Set exercise A :: According to the news article on the La Paz complex's water service, how many ruptures has the 30-inch water main had in the last 10 years?
Set exercise B :: Continue the news article on the La Paz complex's water service from its final sentence.

Excerpted text ::

* * * * * * * * *

In a startling and potentially serious revelation, the Los Angeles County deputy counsel for Waterworks District 29 told the Malibu Planning Commission last week that the current plans for water service for the proposed La Paz commercial retail/office complex planned for the Civic Center area offer inadequate fire protection.
“We do not want to see this structure go up in flames,” said Michael Moore, the deputy county counsel, who said the water district insists the project needs off-site tank storage in the event of a rupture of the water main. Malibu’s 30-inch water main is the sole source of water supply for the Civic Center.
Another disturbing revelation was made when water district officials alleged the statements they had made about requiring off-site storage for the proposal were deleted from the project’s Environmental Impact Report and replaced with language that suggested the water district had given the OK to the current plans.
“The statement that waterworks agrees that no additional water storage is needed is not true. We are not asking the project be stopped. We are asking the planning commission to renotice the hearing to take additional testimony,” he added.
Greg Even, another waterworks official, said the water district had submitted their comments in 2003 and were attending last week’s planning commission meeting to set the record straight.
“This project is being built in a pressure zone without storage. There is no tank to provide fire protection. We want to correct the record. Our comments were deleted in the EIR. The 30-inch water main is the entire source of water for this area. If there is an interruption of the line, there will not be fire protection for this project. There have been 12 ruptures in the last 10 years. It is not unlikely the line will be ruptured. Many other areas have gravity storage, even if the power is out, there is still fire protection,” Even said.
The La Paz proposal had already come before the commission, which had previously recommended approving a smaller alternative 99,000-square-foot version instead of a larger project with a public component, or “benefit” of city hall space.
The matter was before the commission last week, because it was a consent item on their agenda for considering the findings of their recommendation to the city council, which will hear the request on March 24.
Commissioners were told by their attorney not to discuss the new information but rather to decide if they wanted to simply pass their recommendation on to the city council or if they wanted to reopen the hearing as requested by waterworks officials to take additional testimony.
Commissioner Les Moss said he was willing to send the matter to the council. “It will get a full hearing at the city council,” he said.
The other planning panelists agreed, except for Chair Regan Schaar, who had previously voted against the applications. When the commission voted 3-1, with Commissioner Carol Randall absent, to send the matter forward to the city council Schaar said, “You guys are nuts.”

* * * * * * * * *

Information shown ::
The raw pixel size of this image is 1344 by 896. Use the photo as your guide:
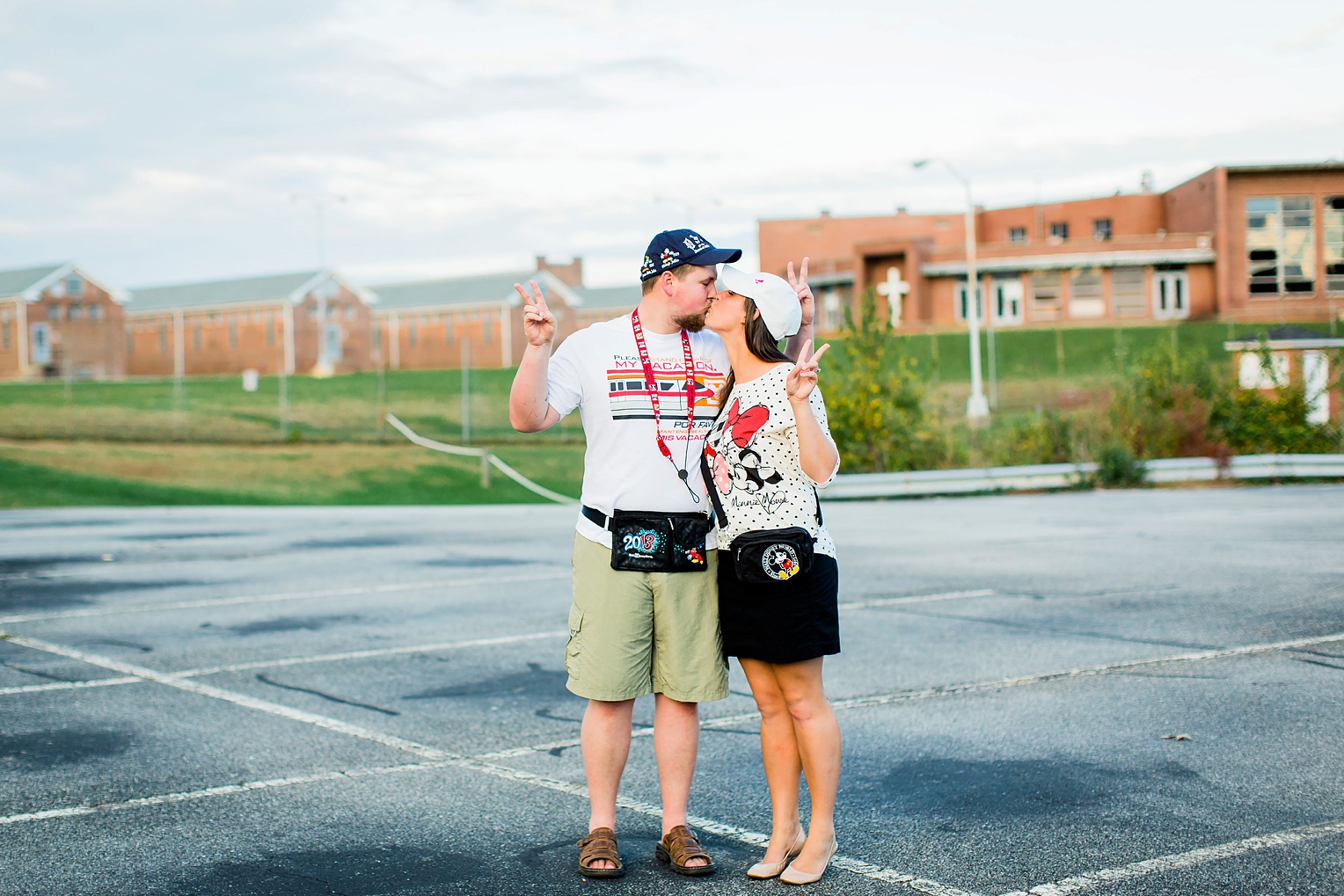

* * * * * * * * *

Expected output A :: Twelve ruptures.

Expected output B ::
Apparently the applicant and the water agency have been battling for months over the district’s position. Consultant Don Schmitz charged that the district is trying to “extort money from the developer” by making what he asserts is an “unsubstantiated” determination that there is not adequate water infrastructure to provide public fire protection.
“Notwithstanding the vitriolic nature of Schmitz’s accusations, the City of Malibu is well aware, during the past ten years, there have been 12 major leaks. Based on this historical record of leaks, the district engineer has sufficient factual basis to conclude that the fire protection water supply proposed by the developer is not 100 percent reliable. The district engineer has concluded a gravity storage tank is required for satisfactory level of water system reliability in the event of a fire,” wrote Adam Ariki, the assistant deputy director of the waterworks division of the county’s public works department, in a recent letter to the city.
Schmitz, in his own correspondence to the municipality, called the water district’s requirement of an offsite tank estimated to cost $4.5 million tantamount to an “out and out plan of extortion” condemned by the courts.
However, Schmitz indicated that the La Paz owner would voluntarily pay $750,000 to the city to hold in trust for the water district for work on a system for the Civic Center.
Schmitz counters that the scenario envisioned by the water district that a fire may occur at the same time as an earthquake, landslide or other similar natural disaster, which in turn might cause the pipeline to fail so that there would be little water available of adequate pressure to fight a fire, is an “improbable occurrence.”
The water district has indicated what is needed is a one-million-gallon water tank, a pumping station, over a mile stretch of 12-inch water main, and other improvements.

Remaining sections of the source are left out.